Naam maakte de specialiste op de vrije slag voor het eerst in 1956, bij de Olympische Spelen in Melbourne. Fraser won twee gouden medailles, op de 100 meter vrije slag en de 4x100 meter vrije slag, en een zilveren op de 400 meter vrije slag.
Vier jaar later, bij de Olympische Spelen van Rome (1960), prolongeerde Fraser haar titel op de 100 m vrij. In oktober 1962 doorbrak zij als eerste vrouw de magische grens van één minuut op het koningsnummer van de zwemsport.

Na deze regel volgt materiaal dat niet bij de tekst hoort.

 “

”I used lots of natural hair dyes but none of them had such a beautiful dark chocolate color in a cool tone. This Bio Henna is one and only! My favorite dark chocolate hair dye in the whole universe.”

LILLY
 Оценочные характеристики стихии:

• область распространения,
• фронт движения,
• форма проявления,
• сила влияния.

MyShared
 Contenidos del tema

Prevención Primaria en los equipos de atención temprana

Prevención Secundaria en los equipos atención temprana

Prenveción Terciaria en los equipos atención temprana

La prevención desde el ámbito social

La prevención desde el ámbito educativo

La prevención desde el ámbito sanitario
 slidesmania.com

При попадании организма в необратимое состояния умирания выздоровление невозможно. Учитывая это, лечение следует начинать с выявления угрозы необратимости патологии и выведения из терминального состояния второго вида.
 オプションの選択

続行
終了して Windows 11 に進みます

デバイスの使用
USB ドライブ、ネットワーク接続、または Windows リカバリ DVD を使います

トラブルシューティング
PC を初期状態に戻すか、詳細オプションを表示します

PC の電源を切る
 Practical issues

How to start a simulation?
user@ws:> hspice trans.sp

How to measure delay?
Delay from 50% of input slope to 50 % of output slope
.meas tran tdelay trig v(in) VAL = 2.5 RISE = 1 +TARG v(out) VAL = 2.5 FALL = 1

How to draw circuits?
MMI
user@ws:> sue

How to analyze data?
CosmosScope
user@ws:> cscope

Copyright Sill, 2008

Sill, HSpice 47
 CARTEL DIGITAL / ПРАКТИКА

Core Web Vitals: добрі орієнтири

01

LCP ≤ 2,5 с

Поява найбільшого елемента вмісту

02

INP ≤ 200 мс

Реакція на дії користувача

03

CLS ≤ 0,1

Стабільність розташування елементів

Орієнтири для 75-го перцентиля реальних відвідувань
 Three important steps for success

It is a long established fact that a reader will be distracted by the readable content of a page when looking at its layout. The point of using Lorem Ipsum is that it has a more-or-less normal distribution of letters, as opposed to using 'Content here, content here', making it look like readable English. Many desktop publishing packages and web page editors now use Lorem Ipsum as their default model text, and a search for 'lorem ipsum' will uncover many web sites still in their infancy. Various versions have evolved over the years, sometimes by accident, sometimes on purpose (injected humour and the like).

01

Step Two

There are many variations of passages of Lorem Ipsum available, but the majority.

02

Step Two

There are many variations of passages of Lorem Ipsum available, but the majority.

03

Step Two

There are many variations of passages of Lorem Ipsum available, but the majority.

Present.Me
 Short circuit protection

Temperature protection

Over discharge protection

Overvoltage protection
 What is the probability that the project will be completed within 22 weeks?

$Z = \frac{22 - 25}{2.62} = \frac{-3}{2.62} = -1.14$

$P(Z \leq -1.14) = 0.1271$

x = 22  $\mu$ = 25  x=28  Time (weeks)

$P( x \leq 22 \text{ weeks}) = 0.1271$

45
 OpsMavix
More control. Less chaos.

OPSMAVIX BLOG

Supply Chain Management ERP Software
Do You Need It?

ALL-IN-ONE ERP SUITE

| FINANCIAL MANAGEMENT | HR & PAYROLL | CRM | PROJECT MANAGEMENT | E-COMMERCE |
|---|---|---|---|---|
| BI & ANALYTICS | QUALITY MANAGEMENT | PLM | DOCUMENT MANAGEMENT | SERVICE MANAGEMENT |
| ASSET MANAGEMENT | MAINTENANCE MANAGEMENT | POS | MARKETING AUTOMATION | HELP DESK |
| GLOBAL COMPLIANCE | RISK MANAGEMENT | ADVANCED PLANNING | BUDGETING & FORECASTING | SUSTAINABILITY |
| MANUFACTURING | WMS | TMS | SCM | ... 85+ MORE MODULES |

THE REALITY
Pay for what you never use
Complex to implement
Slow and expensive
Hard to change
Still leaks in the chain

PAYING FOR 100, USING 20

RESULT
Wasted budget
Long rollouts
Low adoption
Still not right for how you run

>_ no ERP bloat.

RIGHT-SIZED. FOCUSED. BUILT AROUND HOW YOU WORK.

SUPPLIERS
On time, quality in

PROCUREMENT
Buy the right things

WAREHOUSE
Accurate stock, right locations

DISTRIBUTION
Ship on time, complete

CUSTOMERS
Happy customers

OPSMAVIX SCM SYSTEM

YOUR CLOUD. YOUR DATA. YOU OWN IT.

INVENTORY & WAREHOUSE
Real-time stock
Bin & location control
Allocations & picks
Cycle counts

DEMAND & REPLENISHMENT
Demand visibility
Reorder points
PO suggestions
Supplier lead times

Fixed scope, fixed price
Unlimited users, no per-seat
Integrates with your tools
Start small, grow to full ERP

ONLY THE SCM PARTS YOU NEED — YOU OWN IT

Dat wereldrecord hield acht jaar stand.
In 1965 beëindigde Fraser haar indrukwekkende loopbaan toen de Australische zwembond haar voor tien jaar schorste naar aanleiding van haar gedrag bij de Olympische Spelen in Tokio (1964), waar Fraser de voorschriften aan haar laars lapte. Zo liep ze mee in de openingsceremonie, wat haar was afgeraden, en droeg bij de competitie een oud badpak, zeer tegen de zin van de sponsors. Bij dat toernooi prolongeerde Fraser wel andermaal haar olympische titel op de 100 m vrij, wat haar dat jaar de uitverkiezing tot Australian of the Year opleverde. Haar schorsing werd vier jaar later opgeheven, maar ze bedankte toch voor verdere sportdeelname.